The International Monetary Fund said Monday that the global credit crisis and persistent gloom over the U.S. economy have dampened the outlook for European economic growth, according to AP.
"Europe has so far been relatively resilient to the U.S. slowdown and the global financial turbulence, but the historical record suggests these will increasingly take their toll," said Michael Deppler, director of the IMF`s European Department.
The IMF forecast that the fallout from the credit crisis would combine with the near-record strength of the euro and soaring food and energy prices to knock inflation-adjusted GDP growth across Europe to 2.6 percent this year from 3.9 percent last year "with growth rates in the advanced economies projected to fall well below potential for some time."
The IMF broke down its forecast in two categories. The first was advanced European economies, including the 15-nation euro zone, Denmark, Sweden and Britain. The second was emerging European economies, including Russia, Croatia, Albania, Turkey and Ukraine, among others.
The agency said that the advanced European economies would see a decline in real growth to 1.5 percent this year from 2.8 percent in 2007. The emerging economies` GDP would drop to 5.5 percent from 6.9 percent in 2007.
In the euro zone, GDP is expected to be at 1.4 percent this year and 1.2 percent in 2009.
"The sharp rise in inflation, which has already dampened consumer confidence and spending in Europe, is a further source of weakness," Deppler said.
The IMF outlook, in an annual report, comes with inflation in the 15-nation euro zone — which is home to more than 317 million people and accounts for more than 15 percent of the world`s global domestic product — running at 3.6 percent, its highest level in 16 years.
The IMF cautioned that a "further appreciation of the euro" and the threat of the credit squeeze exploding into a full-blown crunch were issues, though the risks should not be exaggerated.

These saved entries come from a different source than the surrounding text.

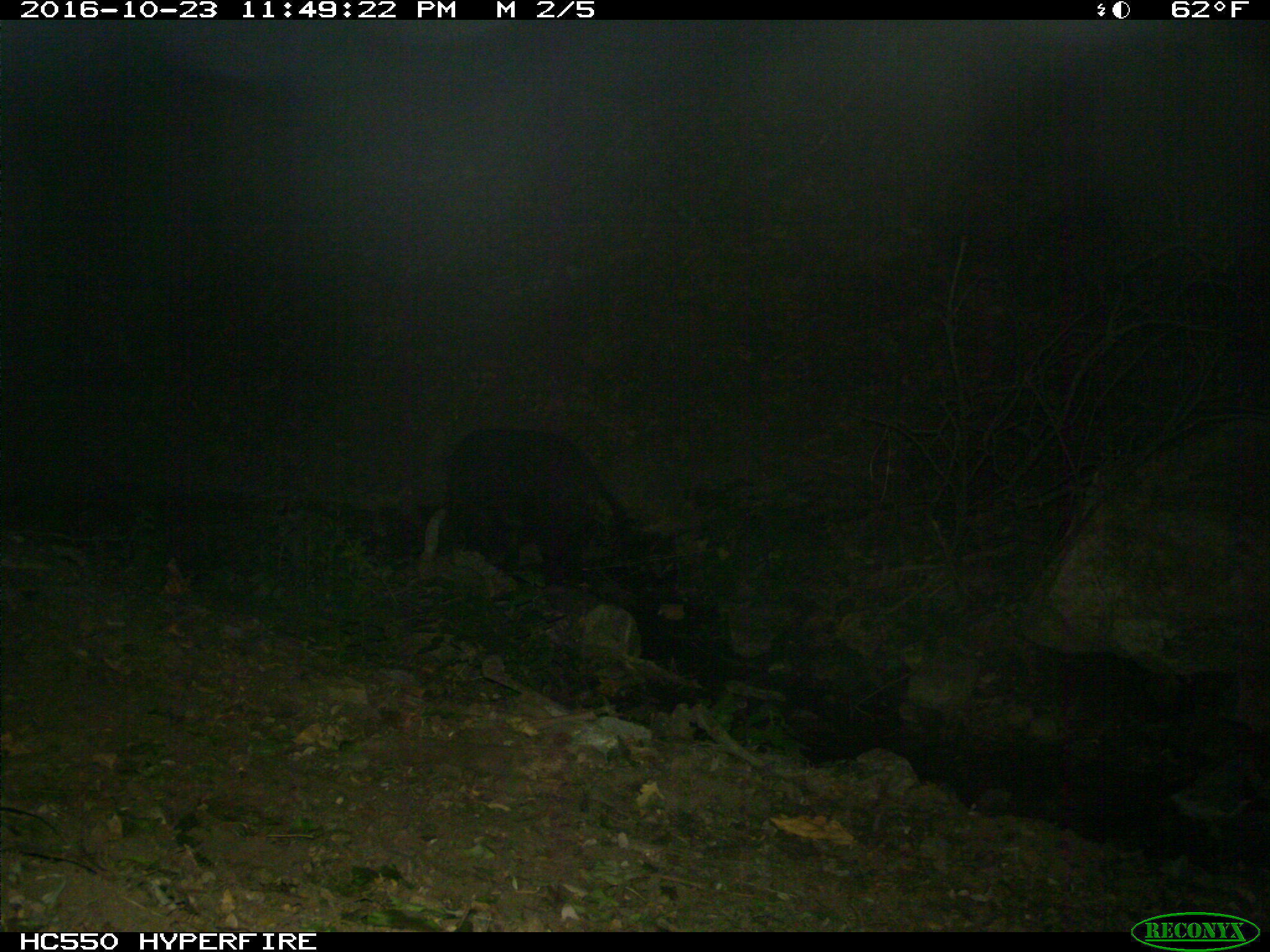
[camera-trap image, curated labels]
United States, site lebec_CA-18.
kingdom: Animalia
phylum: Chordata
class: Mammalia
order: Artiodactyla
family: Suidae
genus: Sus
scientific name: Sus scrofa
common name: wild boar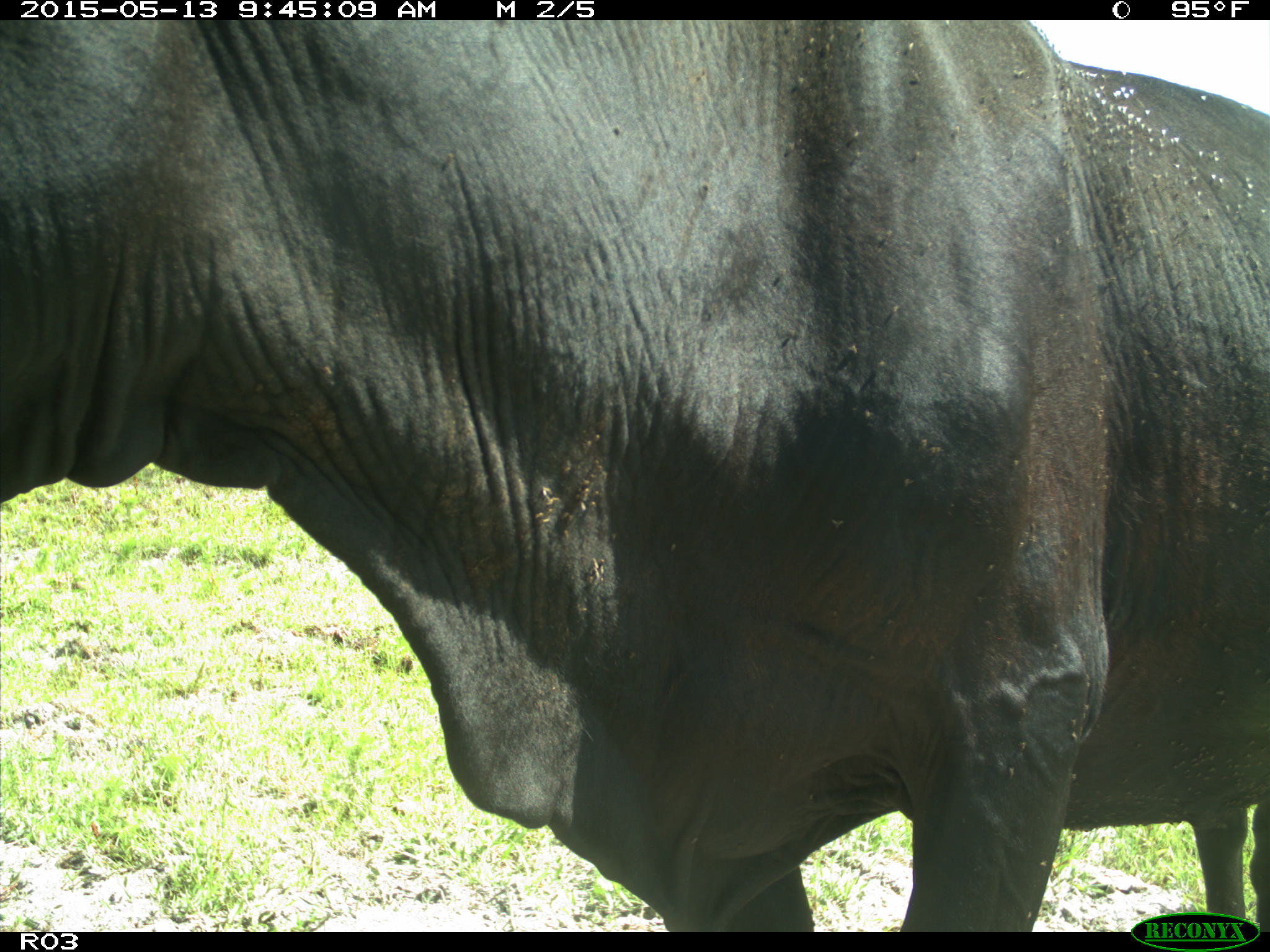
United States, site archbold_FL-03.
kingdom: Animalia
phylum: Chordata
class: Mammalia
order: Artiodactyla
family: Bovidae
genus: Bos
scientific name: Bos taurus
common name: domestic cow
Bos taurus (domestic cow).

Among the most vulnerable countries are those that are seeing a cooling of once-hot real estate markets, particularly Britain and Spain.
"Risks are greater in countries that are going through a correction in housing prices, though this factor is mitigated in Europe by the limited reliance of households on borrowing against home equity collateral," the IMF said.
Also vulnerable are emerging economies — such as eastern European countries — with large current account deficits and high external debt because they would be "especially vulnerable to shifts in investor confidence."